Dataset content –
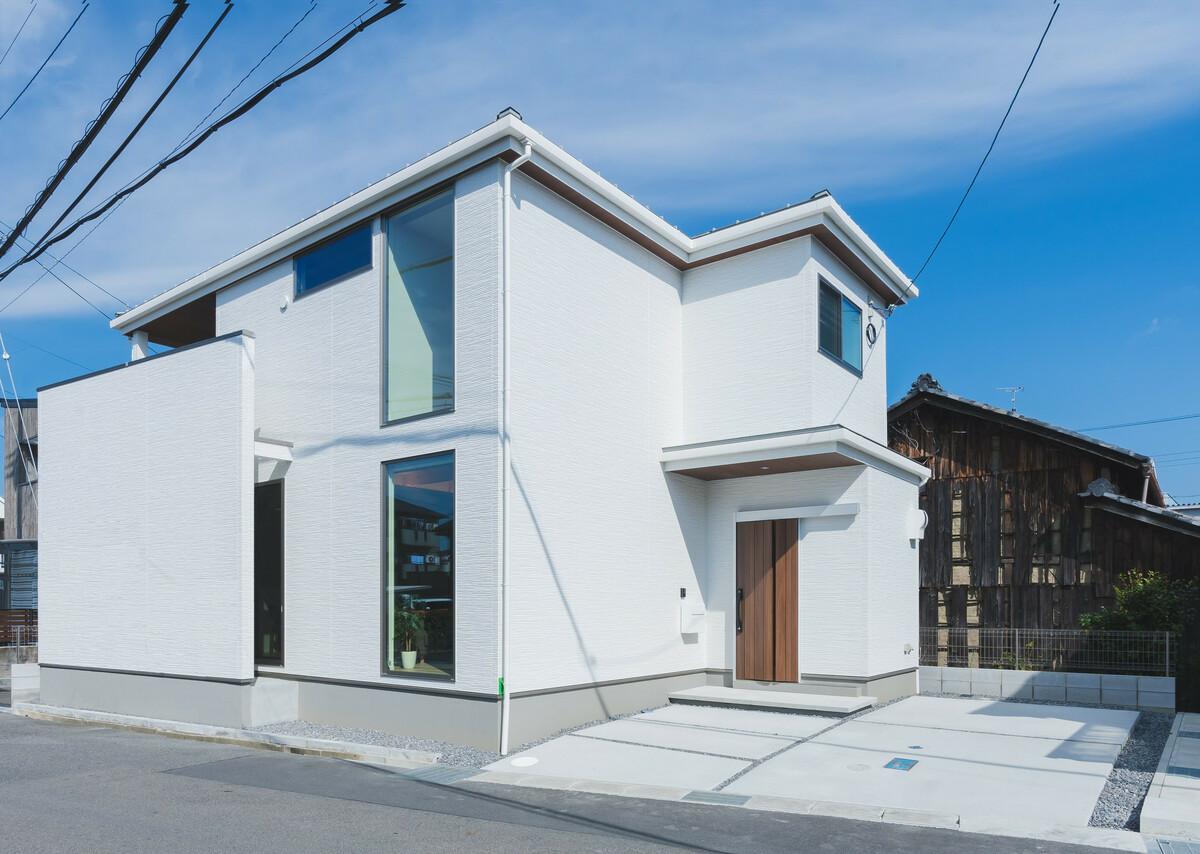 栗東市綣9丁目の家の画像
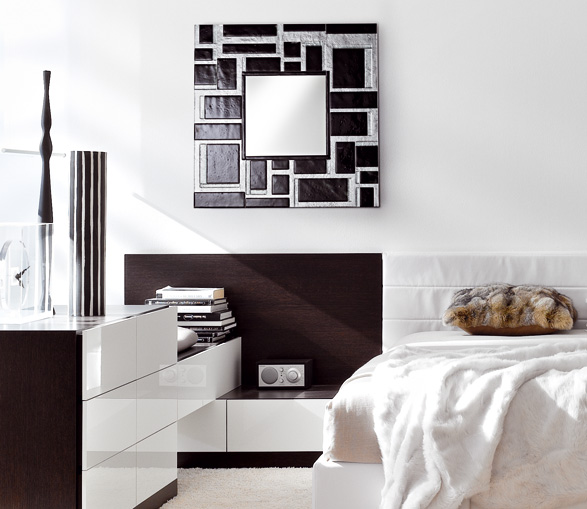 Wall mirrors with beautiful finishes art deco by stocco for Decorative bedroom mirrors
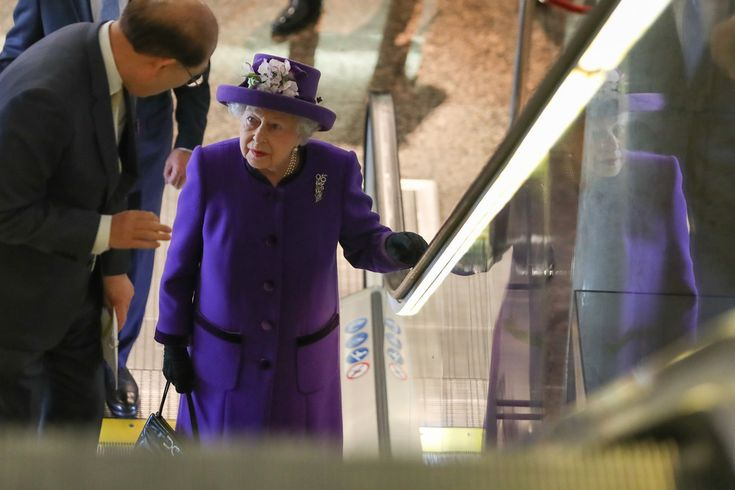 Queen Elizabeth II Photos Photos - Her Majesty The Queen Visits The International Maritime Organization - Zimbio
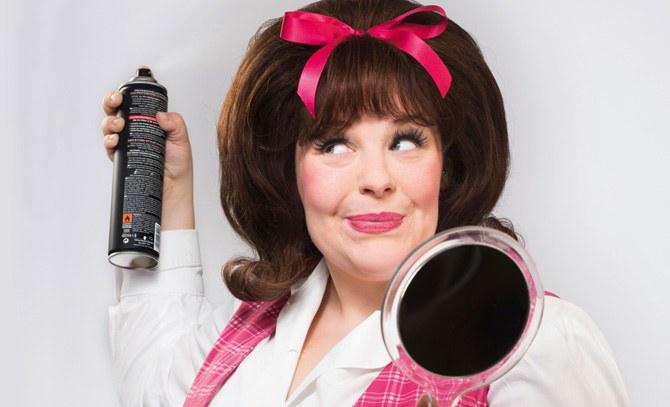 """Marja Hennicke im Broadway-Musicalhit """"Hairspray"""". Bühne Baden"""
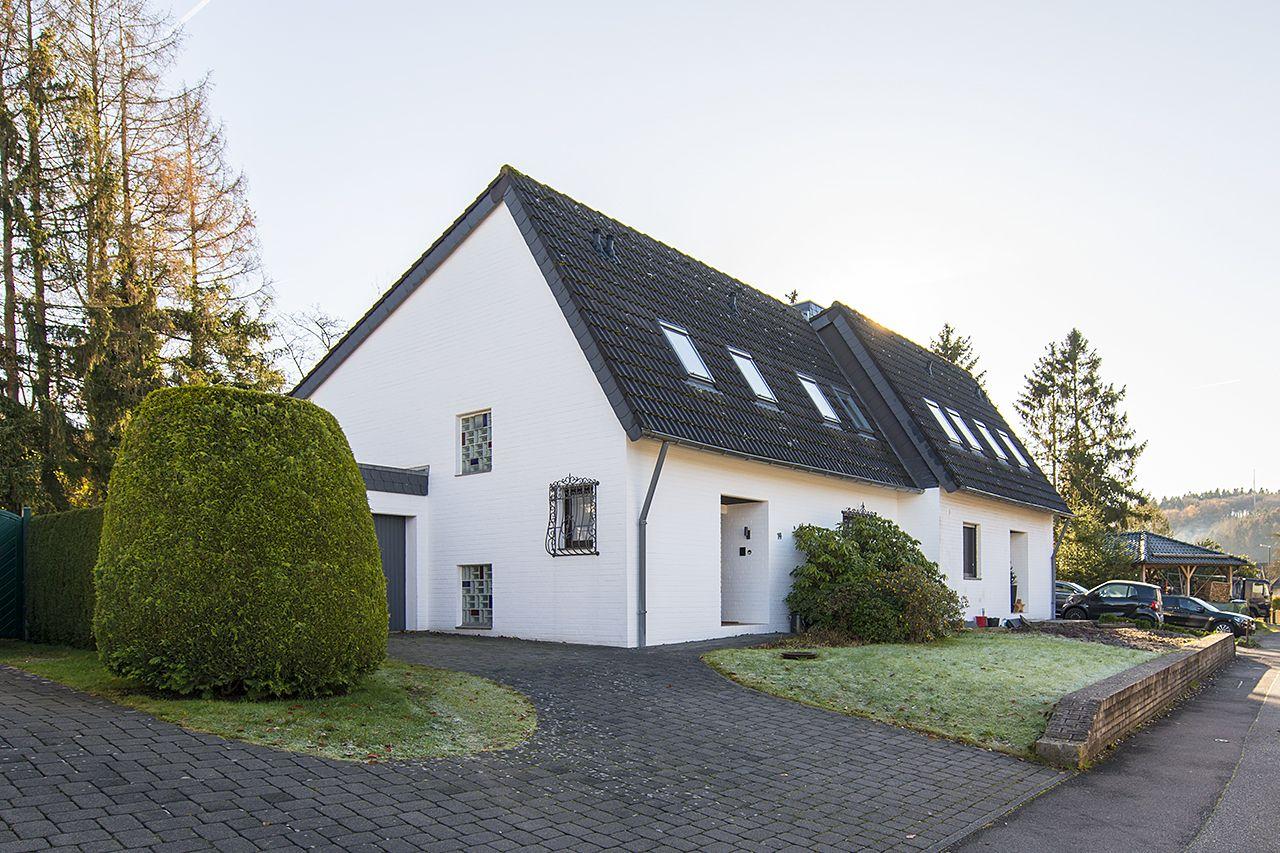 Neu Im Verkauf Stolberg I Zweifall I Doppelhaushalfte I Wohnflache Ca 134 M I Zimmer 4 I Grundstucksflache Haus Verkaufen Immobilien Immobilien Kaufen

What you have to do –
Retype the lines starting with the one that holds "Queen Elizabeth II" and ending with the last line of the data above, both included; skip the pictures.

Response area –
 Queen Elizabeth II Photos Photos - Her Majesty The Queen Visits The International Maritime Organization - Zimbio
 """Marja Hennicke im Broadway-Musicalhit """"Hairspray"""". Bühne Baden"""
 Neu Im Verkauf Stolberg I Zweifall I Doppelhaushalfte I Wohnflache Ca 134 M I Zimmer 4 I Grundstucksflache Haus Verkaufen Immobilien Immobilien Kaufen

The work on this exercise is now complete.